Tuesday, Mar 02, 2021
1:00 pm PST
View archived lecture here, available for the duration of the Virtual Lecture Series.
NOTE: We recommend watching the panelists’ short films prior to the lecture (though it won’t be necessary to enjoy the conversation). Their works can be seen here: Zameh Omonuwa Hood. (4:55 min) and Yusef Ferguson Rebellion in the Valley (5:44 min). Film contains violence and language, may not be suitable for all audiences.
Atlanta-based filmmakers Zameh Omonuwa and Yusef Ferguson will discuss their films exhibited in the exhibit Common Ground: Artists Reimagining Community. Omonuwa describes her film Hood. as “an experimental work that follows a White teen and a Black teen as they transfer consciousness by putting on an enchanted hood, and dives into the Black teen’s trauma, fears, hope, and wonder.” Ferguson’s film Rebellion in the Valley interweaves his grandfather’s stories about the Black LA art and film scenes in the 1970s with his intention of honoring filmmakers from this period, beginning with the 1965 Watts Riot.
Yusef Ferguson is a professional Cinematographer and Editor based out of Atlanta, GA. A creative at heart with a passion for storytelling, his work includes corporate content, social justice documentaries, music videos, and art installations. Utilizing filmmaking as a universal language to connect people from various backgrounds and cultures, his work aims to tell the stories of the disenfranchised. This commitment has lead to creating and curating film content that is inventive and challenging, to push the medium forward. He is the lead cinematographer and editor at the also Atlanta-based Tomorrow Pictures Production House.
Zameh Omonuwa is a recent graduate of the Georgia State University School of Film. The College of the Arts at Georgia State University highlighted her as a Feature Filmmaker in the Artistic Voices series in September of 2020, and her film Hood. was featured on Amplify Two, presented by the research project liquid blackness. She continues her work in film production and screenwriting to uplift voices from marginalized communities. She currently resides in Atlanta, GA.
This event was sponsored by the Cal Lutheran Visual Arts Department.
The Common Ground: Artist Reimagining Community multi-part transdisciplinary lecture series pairs an artist and researcher in conversation to discuss concepts of “community” from their disciplines.
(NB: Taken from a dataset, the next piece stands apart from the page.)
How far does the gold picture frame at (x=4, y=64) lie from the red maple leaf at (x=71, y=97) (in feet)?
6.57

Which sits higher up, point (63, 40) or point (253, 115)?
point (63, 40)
Adjunct Visual Art Department professor Jennifer Vanderpool, Ph.D. created the programming in conjunction with curating the exhibition. Inspired by mutual aid societies, Vanderpool integrated the participatory strategies of social practice art that organizes communities in debate and collaboration with curatorial activism approaches that challenge the assumptions and erasures of voices in hegemonic narratives to develop Common Ground: Artist Reimagining Community.